# WRITTEN EXERCISE 1
In the sermon text, where is the 11.30 a.m. Morning Prayer held?
# WRITTEN EXERCISE 2
Write the next part of the sermon on the Old Testament reading, picking up after its last sentence.

# TEXT PASSAGE
^^^^^^^^
Sunday, 12 August 2018

‘I am the bread of life. Whoever
comes to me will never
be hungry, and whoever believes
in me will never be thirsty’

‘This is the bread that comes down from heaven, so that one may eat of it and not die’ (John 6: 50) … bread prepared on Saturday for the Sunday Liturgy in Ouranoupolis, near Mount Athos (Photograph: Patrick Comerford, 2018)

Patrick Comerford

Sunday 12 August 2018,

The Eleventh Sunday after Trinity (Proper 14B).


11.30 a.m., Morning Prayer, Holy Trinity Church, Rathkeale, Co Limerick.

Readings: II Samuel 18: 5-9, 15, 31-33; Psalm 130; Ephesians 4: 25 to 5: 2; John 6: 35, 41-51.

David and Absalom (Marc Chagall, 1956)

May I speak to you in the name of God, + Father, Son and Holy Spirit. Amen.

One of the reasons I find many people say they are turned off the Old Testament is the amount of violence they find in it.

People who seem to have no problems watching boxers punch each other around the head in the ring, or watching ‘mixed martial arts,’ have real problems when it comes to stories in the Old Testament of wars, murders and battles.

And we have them all in our Old Testament reading this morning (II Samuel 18: 5-9, 15, 31-33).

It is a story of violence: father and son fighting each other after son has violated sister; mercenaries brought in; pitched battles with slaughter and overkill – in those days a battle force of 20,000 amounted to weapons of mass destruction in the Middle East.
^^^^^^^^
# GIVEN RECORDS

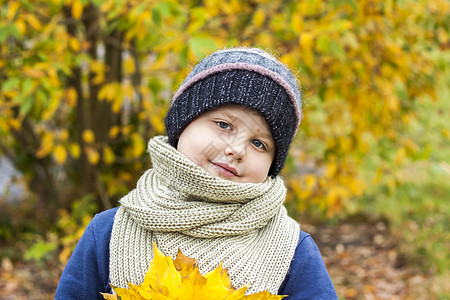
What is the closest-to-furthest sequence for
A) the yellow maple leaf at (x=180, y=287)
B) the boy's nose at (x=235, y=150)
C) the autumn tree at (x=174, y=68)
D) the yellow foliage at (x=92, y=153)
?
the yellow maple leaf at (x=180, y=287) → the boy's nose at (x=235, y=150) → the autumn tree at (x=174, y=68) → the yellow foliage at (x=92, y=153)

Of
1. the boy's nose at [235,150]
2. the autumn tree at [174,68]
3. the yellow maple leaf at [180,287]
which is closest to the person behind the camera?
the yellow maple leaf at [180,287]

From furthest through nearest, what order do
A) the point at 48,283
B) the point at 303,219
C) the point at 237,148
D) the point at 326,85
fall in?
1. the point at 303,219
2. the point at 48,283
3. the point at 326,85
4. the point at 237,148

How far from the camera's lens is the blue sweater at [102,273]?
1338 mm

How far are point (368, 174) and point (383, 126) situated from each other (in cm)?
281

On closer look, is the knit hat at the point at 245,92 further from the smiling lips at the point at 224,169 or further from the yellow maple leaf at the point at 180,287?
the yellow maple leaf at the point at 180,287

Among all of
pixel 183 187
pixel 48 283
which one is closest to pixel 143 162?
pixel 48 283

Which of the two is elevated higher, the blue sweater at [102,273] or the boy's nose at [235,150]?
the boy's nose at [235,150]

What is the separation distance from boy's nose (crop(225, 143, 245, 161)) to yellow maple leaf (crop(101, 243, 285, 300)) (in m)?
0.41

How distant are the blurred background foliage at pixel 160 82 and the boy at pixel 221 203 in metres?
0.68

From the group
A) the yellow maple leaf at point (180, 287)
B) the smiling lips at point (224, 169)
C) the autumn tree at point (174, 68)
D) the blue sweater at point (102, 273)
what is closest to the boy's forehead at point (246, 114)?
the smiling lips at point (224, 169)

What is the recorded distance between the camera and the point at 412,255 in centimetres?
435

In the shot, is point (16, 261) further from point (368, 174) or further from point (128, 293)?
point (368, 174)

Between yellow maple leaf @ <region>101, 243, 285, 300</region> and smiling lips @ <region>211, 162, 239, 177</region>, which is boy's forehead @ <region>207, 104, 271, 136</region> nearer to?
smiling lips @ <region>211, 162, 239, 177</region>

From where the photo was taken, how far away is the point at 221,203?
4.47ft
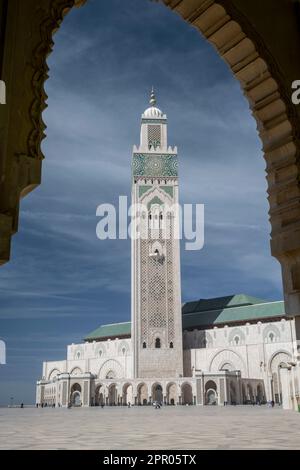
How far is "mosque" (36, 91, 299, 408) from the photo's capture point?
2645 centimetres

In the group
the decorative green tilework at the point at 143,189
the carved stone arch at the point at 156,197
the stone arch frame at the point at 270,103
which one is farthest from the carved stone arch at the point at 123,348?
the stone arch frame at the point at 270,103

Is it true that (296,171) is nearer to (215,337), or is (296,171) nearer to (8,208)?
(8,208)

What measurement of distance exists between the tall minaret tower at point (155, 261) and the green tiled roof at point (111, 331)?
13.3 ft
^^^^^^^^
# ANSWER 1
Holy Trinity Church, Rathkeale, Co Limerick.

# ANSWER 2
After speaking at the Hiroshima Day commemorations in Dublin last Monday [6 August 2018], I am only too aware that trying to find religious meaning in all of this, with our modern approaches to issues of justice and peace, is such a difficult task.

So difficult, in fact, that it is not surprising to find some people find it difficult to reconcile the God of the Old Testament with the loving God that Christ speaks of as Father three times in this morning’s Gospel reading (see John 6: 44, 45, 46), and also, in the Lord’s Prayer, speaks of him in the simple and direct Aramaic of his day as Abba.

And yet, as we wade through the horror and gore in our first reading, we can realise that we have here a story that allows us to catch a glimpse of the love of God as a perfect father.

David has never been a perfect husband, nor has he ever been a perfect father, never a perfect king.

All these failings are there to see in earlier stories in this book: David and Bathsheba and the murder of Uriah (II Samuel 11: 2-27), and then David’s failure to deal with Amnon’s violation of his own half-sister Tamar (II Samuel 13: 1-21).

In this story, David’s love for his first-born son and heir is great, but it prevents him from administering justice.

There is an old legal adage or maxim that justice delayed is justice denied. Frustrated by David’s inaction, his third but second surviving son, Absalom, takes the law into his own hands, and has Amnon killed. After time in exile, through Joab’s mediation, Absalom returns to the court of his father, King David.

But David’s refusal to see him for two years leads Absalom to hate his father. Absalom plans a coup d’état. He knows how to capitalise on festering resentment to the growth of David’s empire, court and bureaucracy, and to David’s inability to accept changing social patterns and values.

Absalom marches on Jerusalem. Fleeing the city, David escapes across the River Jordan with his army and begins a military comeback. He divides his army into three groups, one each commanded by Joab, Abishai and Ittai (verse 5).

But David’s advisers keep the king away from any direct involvement in the decisions about what should happen to Absalom.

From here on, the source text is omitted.